Task set –
a. Say whether each statement below agrees with the Temple Mount article, answering yes or no and quoting the deciding words of the article: (i) The 2015 decision on Jewish prayer was made by a Jerusalem magistrate court. (ii) Sanderman said Jews may wear leather shoes on the Temple Mount once they have undergone ritual immersion. (iii) The Israeli police have prevented Jews from praying at the site for the last ten years.
b. Please extract the passage of the Temple Mount article from the words "Jewish prayer on" up to and including the words "at the site.", copying it without changes.

Excerpt provided –
++++++++

And David built there a mizbayach to Hashem and sacrificed burnt offerings and offerings of well-being. Hashem responded to the plea for the land, and the plague against Yisrael was checked. II Samuel 24:25
It should be noted that last Saturday night, Prime Minister Benyamin Netanyahu acknowledged that he had avoided a political deal that could have potentially given him a victory in the election because it would have brought Jewish prayer to the Temple Mount. “The Bible showed time after time that Jewish service at this site could help in dire situations of plague,” Sanderman noted. “We are trying to recreate this aspect of the Temple as much as possible given the official restrictions. Thi is precisely the Jewish function in the Temple: to act as Kohanim (priests) for the entire world.” Sanderman emphasized that Jews may only ascend to the Temple Mount after ritual immersion and may not wear leather shoes. In addition, he noted that it is important to obey police instructions while on the site.
Jewish prayer on the Temple Mount was legally mandated in a 2015 Jerusalem magistrate court decision but a clause in the ruling permitted the police to enforce the law based on security considerations. For the last four years, the Israeli police have cited Palestinian Islamic violence as a reason to prevent Jews from praying at the site.
Trump’s recently proposed Deal of the Century puts theTemple Mount under Israeli sovereignty, stating, “People of every faith should be permitted to pray on the Temple Mount/Haram al-Sharif, in a manner that is fully respectful to their religion, taking into account the times of each religion’s prayers and holidays, as well as other religious factors.”

++++++++

Excerpted data –
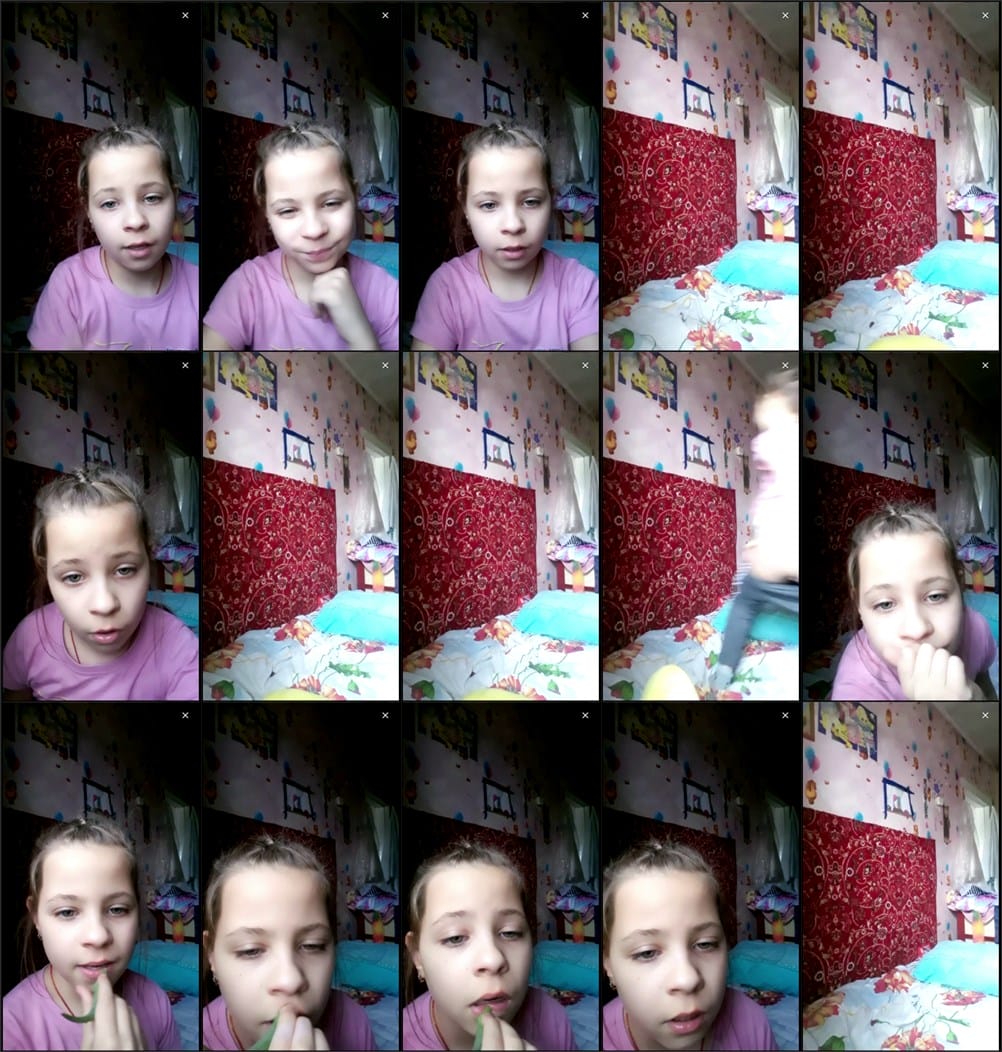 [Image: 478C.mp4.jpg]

++++++++

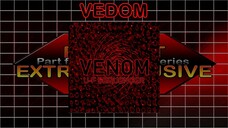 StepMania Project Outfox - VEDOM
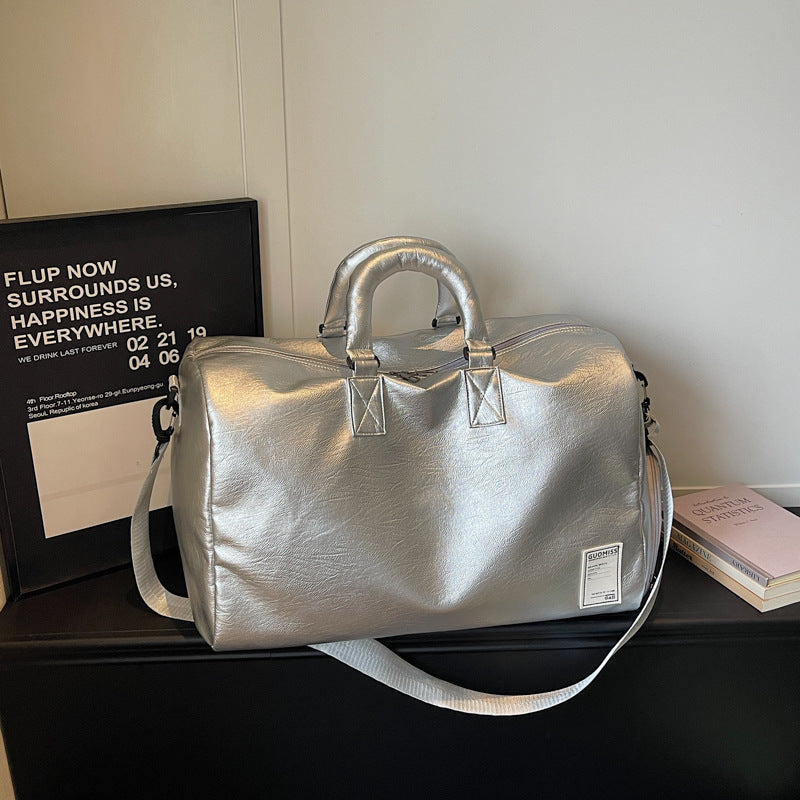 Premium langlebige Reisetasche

++++++++

Response list –
a.
(i) Yes: "Jewish prayer on the Temple Mount was legally mandated in a 2015 Jerusalem magistrate court decision"
(ii) No: "Jews may only ascend to the Temple Mount after ritual immersion and may not wear leather shoes"
(iii) No: "For the last four years, the Israeli police have cited Palestinian Islamic violence as a reason to prevent Jews from praying at the site."

b.
Jewish prayer on the Temple Mount was legally mandated in a 2015 Jerusalem magistrate court decision but a clause in the ruling permitted the police to enforce the law based on security considerations. For the last four years, the Israeli police have cited Palestinian Islamic violence as a reason to prevent Jews from praying at the site.